The new research conducted in different health facilities in Uganda has shown that 46 per cent of women in the year got accidental pregnancies.
The research that was conducted by Performance Monitoring for Action (PMA) shows that there was an increase in unintended pregnancies over the last three years from 43.2 per cent in 2020 to 46 per cent in 2022.
Associate Prof Fred Makumbi, from Makerere University School of Public Health and team leader for the research, said the majority of women have continued to shun visiting health facilities to be enrolled on different family planning methods.
The report also shows that 62.9 per cent of girls between 15 and 19 years last year had unexpected pregnancies while those between 25 and 49 years were 43.6 per cent which is an increase from 41.5 per cent in 2021.
The report which was released on Tuesday in Fort Portal city, also shows that a total of 5.79 million women last year visited health facilities for family planning compared to 5.71 million in 2021.

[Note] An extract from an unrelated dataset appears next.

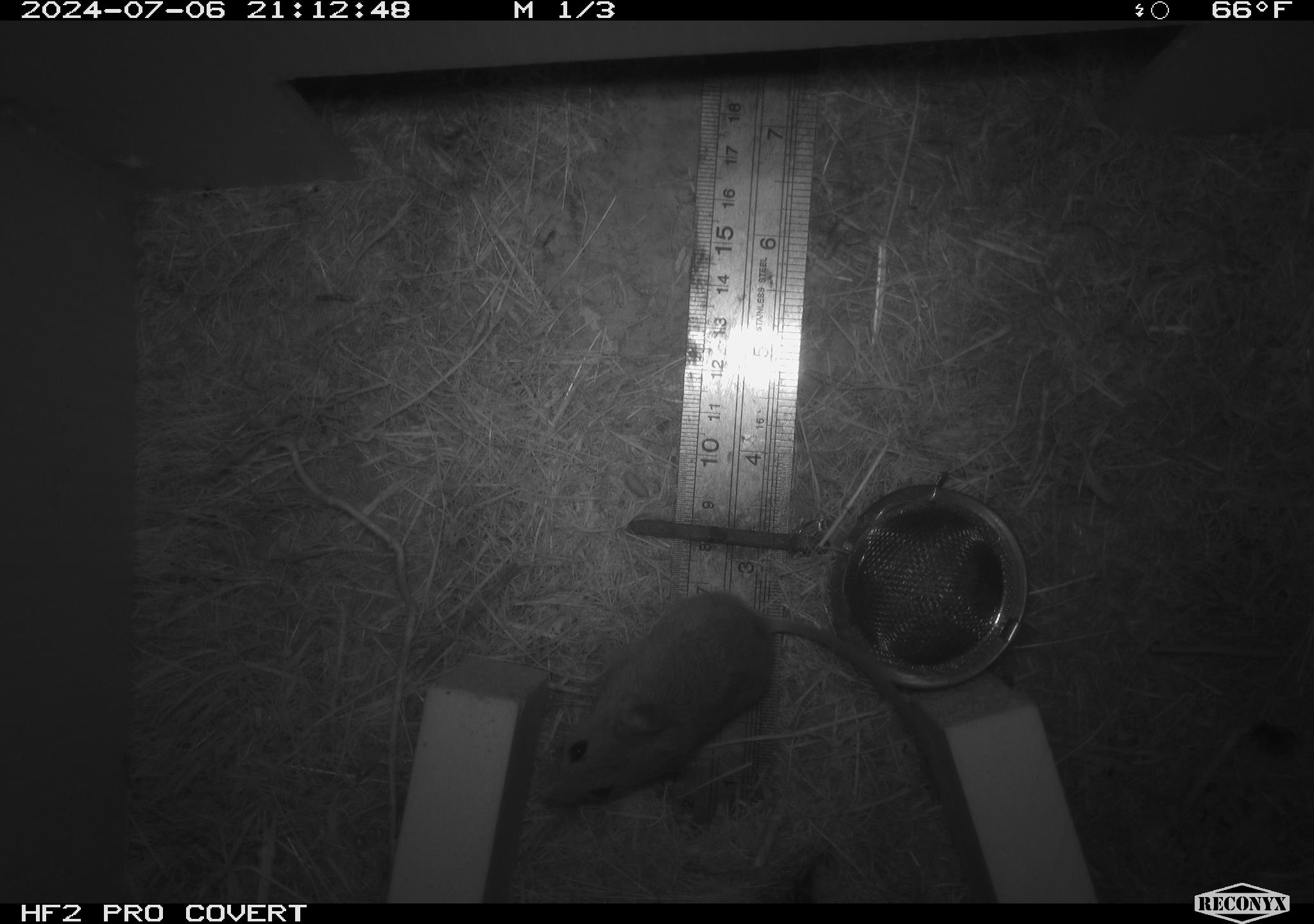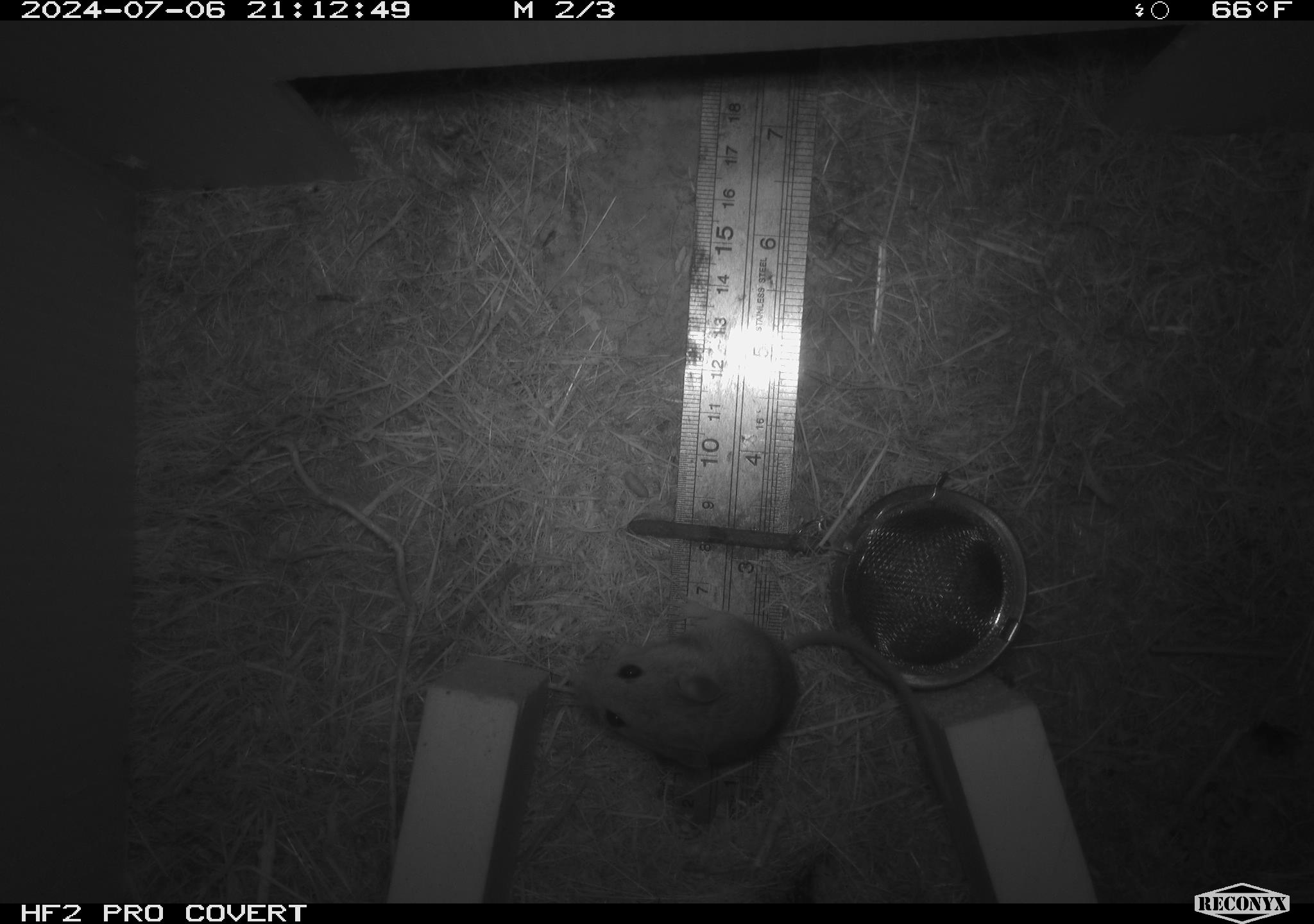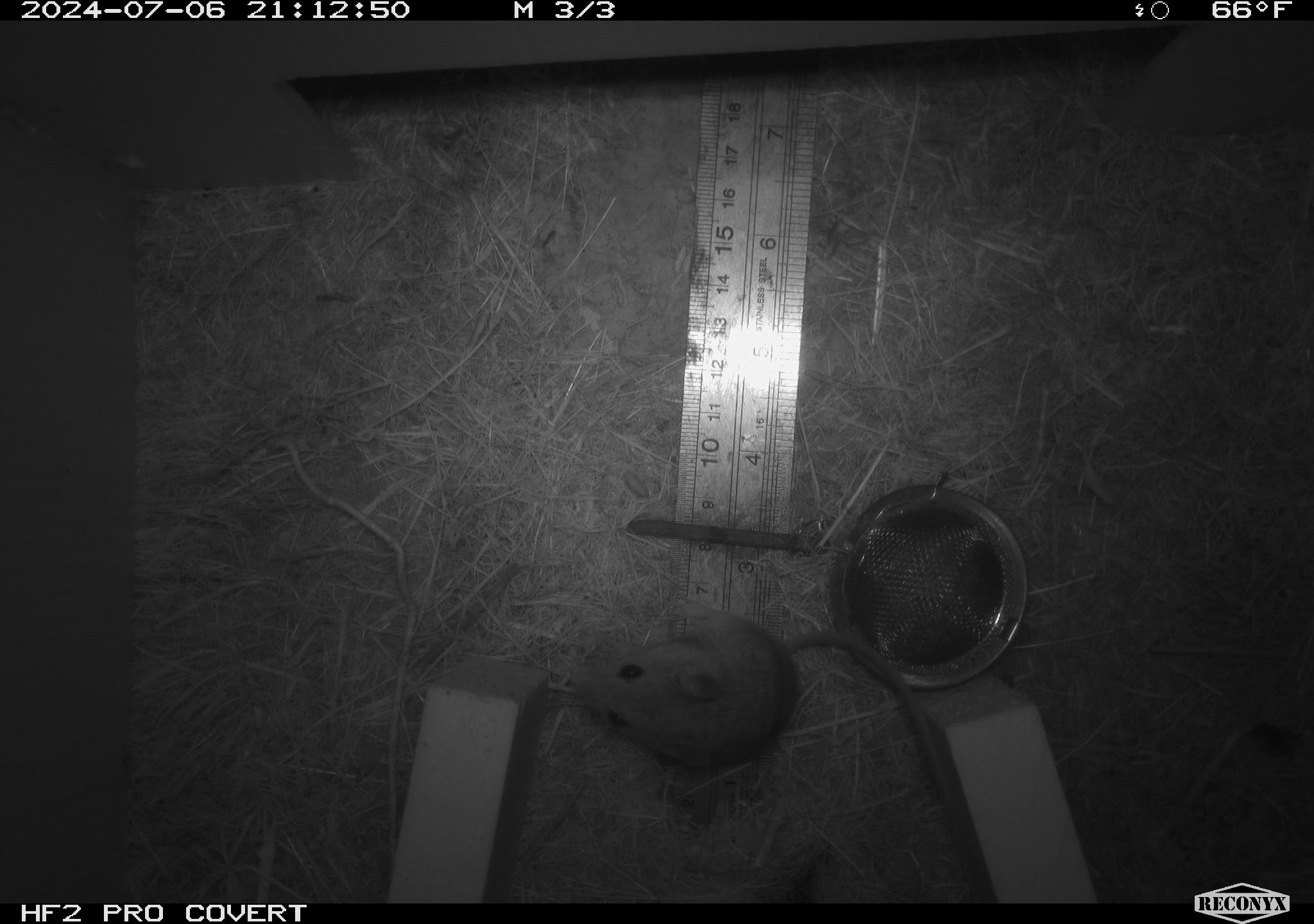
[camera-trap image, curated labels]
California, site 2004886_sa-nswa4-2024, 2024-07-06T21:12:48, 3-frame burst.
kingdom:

For married women between 15 and 49 years, 8.7 per cent use traditional family planning methods which increased from 7.7 per cent in 2021, and 41.4 per cent use modern methods, which is a decrease from 43.4 per cent in 2021.

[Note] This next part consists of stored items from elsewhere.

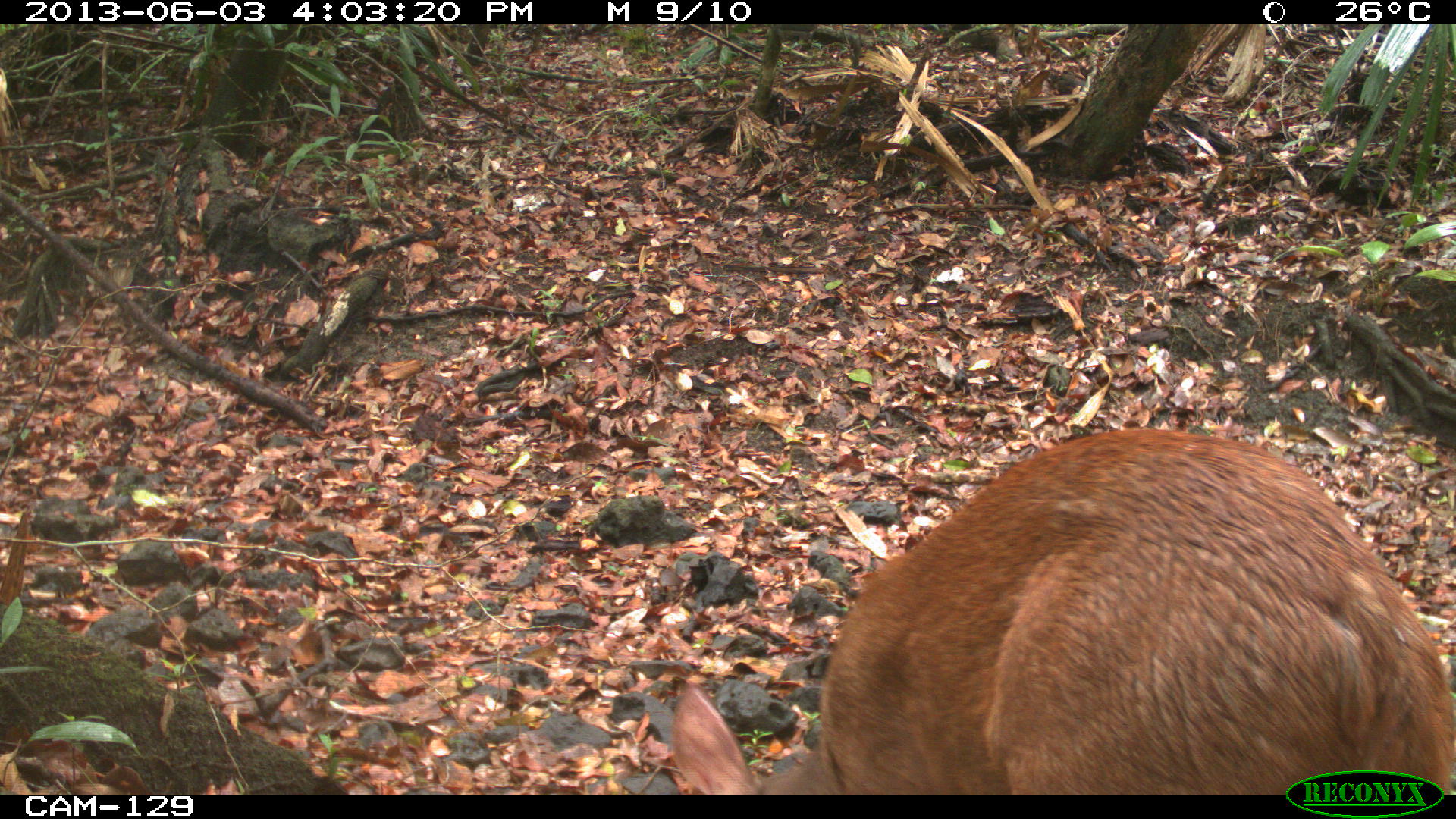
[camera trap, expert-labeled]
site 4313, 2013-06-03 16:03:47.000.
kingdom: Animalia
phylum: Chordata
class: Mammalia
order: Artiodactyla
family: Cervidae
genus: Mazama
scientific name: Mazama temama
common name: central american red brocket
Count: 1.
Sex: male.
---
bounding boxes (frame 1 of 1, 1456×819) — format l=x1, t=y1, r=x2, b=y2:
mazama temama: l=670, t=429, r=1456, b=794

A section of women has blamed the low uptake of modern family planning methods on the lack of male involvement who fail to support their women.
Rev Sarah Kakyo, from Ruwenzori diocese, said: “We should not blame women for not going for family planning, we should begin by making men who make women pregnant aware of the value of family planning.”
The uptake of family planning methods among adolescents below 19 years is at 22 per cent compared to 30 per cent for those above 25 years.
Ms Zura Muhindo, a health worker attached to Bundibugyo District Hospital said poverty and lack of access to information on family planning methods are the leading causes of unwanted pregnancies.
The Bunyangabu District Health Officer, Dr Richard Obeti, said: “Many people think family planning is all about contraceptives. Others think we are totally stopping them from producing, which is not true. We have now started engaging men for long-term methods like vasectomy. We have three men who have taken up this method since January this year.”